-- start Text segment --
# [How-To]CM9 - adb interface on USB



## hypnoce (Jan 19, 2012)

Hello all,

this is my first post on this forum.
After many searches on google and rootzwiki, I did not find a complete solution to enable USB debugging on the HP touch pad using CM9.

So let's begin :

1) Download and install Android SDK.

2) On your touchpad, go to Settings>Storage>clic on the three little dots on the top right edge of the screen>USB computer connection>Select Media device(MTP)

Wait for the drivers to get installed

3) Go into your device manager.
You should have this :









Browse your computer for driver>choose a driver from the list










Display all devices










Select from your computer android_winusb.inf that should be in <android sdk="">/extra/google/usb_driver










Select Android Composite ADB Interfcace (force installation if asked)
-- end Text segment --
-- start Data segment --
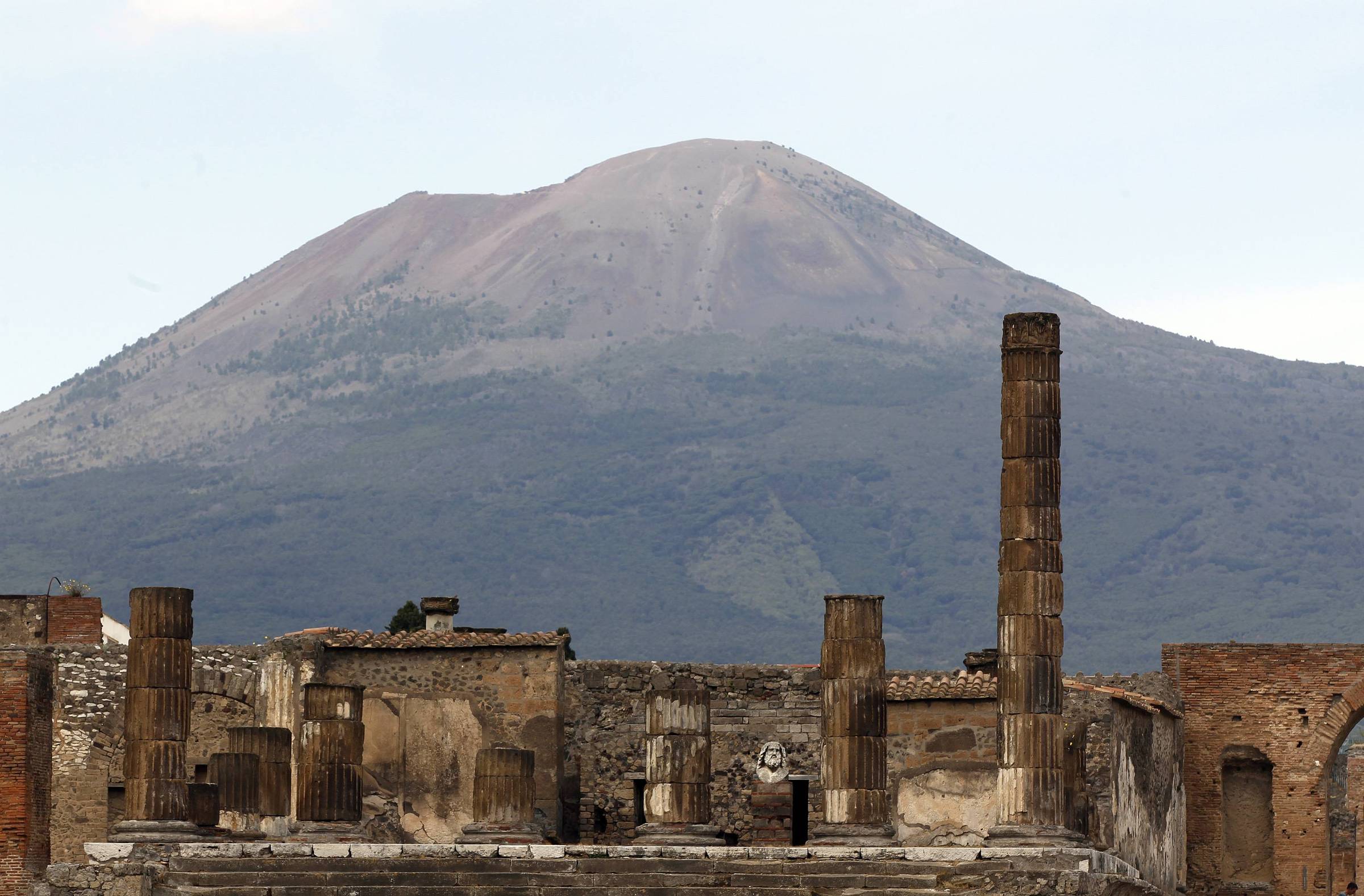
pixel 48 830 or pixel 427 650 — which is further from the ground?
pixel 427 650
-- end Data segment --
**Job:** In the how-to on enabling USB debugging on the HP TouchPad with CM9, which USB computer connection option does it say to select on the touchpad? The lines play no part in what comes next.

**Correct output:** Media device (MTP).